— Source document —

___

Effective. Since the course ended, two of these guests came along to our Sunday morning church service (and one plans to come next week). One decided to follow Jesus Christ, while a few others have come away genuinely wrestling with the gods they love, and considering the cost of turning away from their idols and trusting in Jesus. Also, those of us who served together during LE had great times of prayer, fellowship and encouragement, and we drew closer together as a church family and in our personal relationships.



Here’s what we found excellent about running LE:

  1. The Bible content was fantastic. Each session included a 10-15 minute sermon from either Rico Tice (the favourite presenter for some), Barry Cooper and Nate Morgan Locke. Every phrase seemed carefully crafted to lay the foundations of a survey through the whole Bible, and showed how different threads and storylines tie together in the person and work of Jesus Christ. The final bible talk on Revelation 21 was stunning – tying up all the threads of the previous videos and stirring a longing to see the face of Jesus Christ and accept the invitation to His wedding feast. Another positive was that each video was accompanied by a short bible study on a different passage to the video sermon – these were very well-received. So over the 7 weeks we also studied Psalm 19, Romans 1:18-25, Luke 19:1-10 (Zacchaeus), Matthew 11:27-30 (Rest), Luke 15:14-32 (The Prodigal God), Acts 17:22-31 (Paul in Athens) and Matthew 22:2-14 (the Parable of the Wedding Feast).

___

— Supplied material —
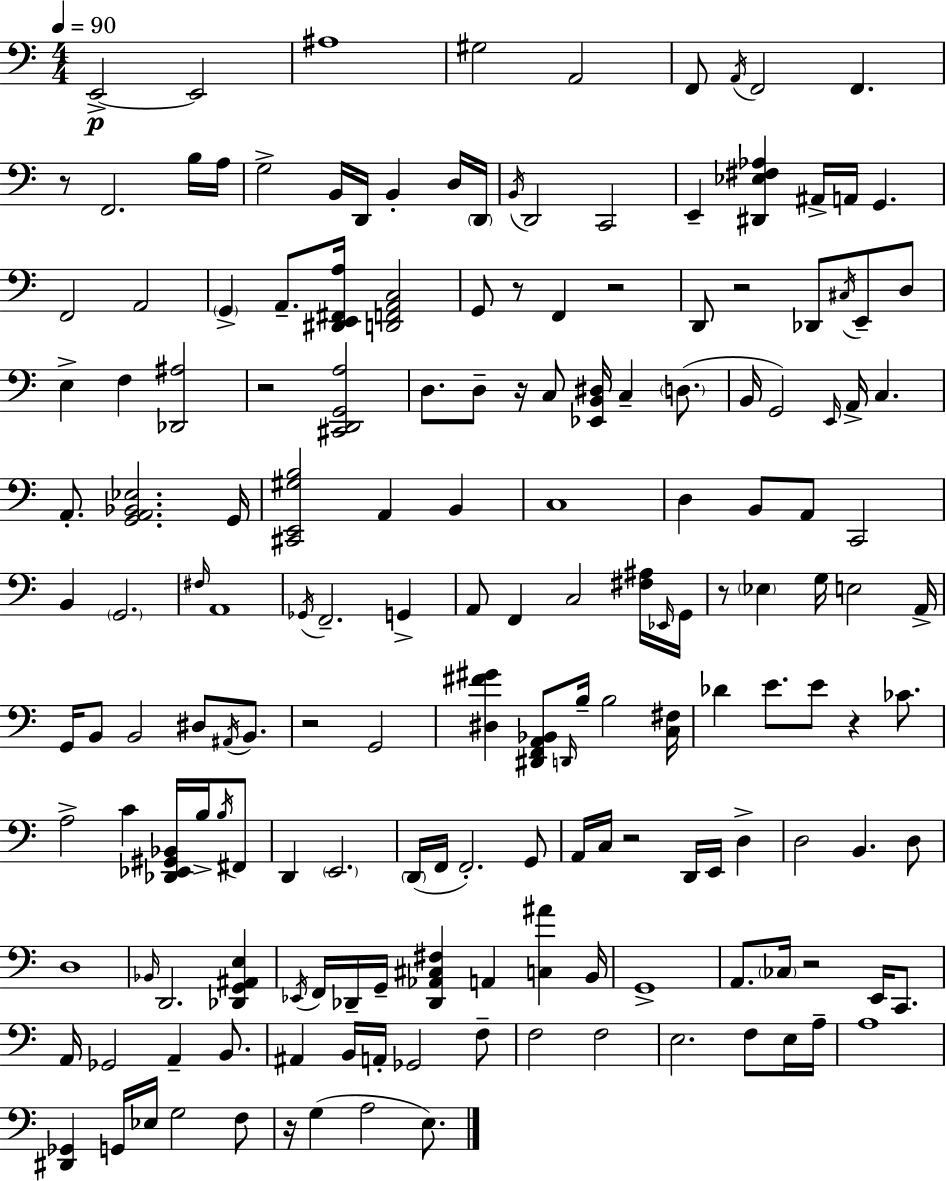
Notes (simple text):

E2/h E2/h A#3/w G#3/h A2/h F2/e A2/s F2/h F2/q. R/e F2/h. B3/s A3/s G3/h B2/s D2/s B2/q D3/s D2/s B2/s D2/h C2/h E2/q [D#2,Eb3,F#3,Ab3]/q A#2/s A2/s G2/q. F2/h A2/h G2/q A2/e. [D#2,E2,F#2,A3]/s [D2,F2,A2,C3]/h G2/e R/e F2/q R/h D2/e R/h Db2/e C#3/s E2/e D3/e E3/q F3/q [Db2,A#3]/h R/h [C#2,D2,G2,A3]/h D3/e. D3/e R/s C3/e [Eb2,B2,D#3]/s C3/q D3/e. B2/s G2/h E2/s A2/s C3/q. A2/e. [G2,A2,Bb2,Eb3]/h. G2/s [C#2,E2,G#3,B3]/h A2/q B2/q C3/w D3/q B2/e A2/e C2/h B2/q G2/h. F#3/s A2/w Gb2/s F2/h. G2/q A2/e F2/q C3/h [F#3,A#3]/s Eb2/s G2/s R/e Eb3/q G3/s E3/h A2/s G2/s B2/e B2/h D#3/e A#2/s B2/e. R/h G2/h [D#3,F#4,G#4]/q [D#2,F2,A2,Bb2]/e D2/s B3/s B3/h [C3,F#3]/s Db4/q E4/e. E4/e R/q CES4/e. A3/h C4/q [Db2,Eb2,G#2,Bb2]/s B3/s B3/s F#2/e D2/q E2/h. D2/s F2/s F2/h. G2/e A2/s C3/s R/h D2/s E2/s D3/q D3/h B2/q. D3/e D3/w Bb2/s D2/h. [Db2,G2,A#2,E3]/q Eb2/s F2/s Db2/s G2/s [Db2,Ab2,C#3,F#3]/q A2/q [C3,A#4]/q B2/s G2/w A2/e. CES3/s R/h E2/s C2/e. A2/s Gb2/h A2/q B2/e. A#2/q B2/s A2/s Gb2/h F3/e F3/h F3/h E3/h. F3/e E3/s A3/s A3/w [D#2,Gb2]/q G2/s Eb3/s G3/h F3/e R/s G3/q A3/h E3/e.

___

— To do —
Please name the passage the final Bible talk in the account of running the LE course was on.

— Task response —
Revelation 21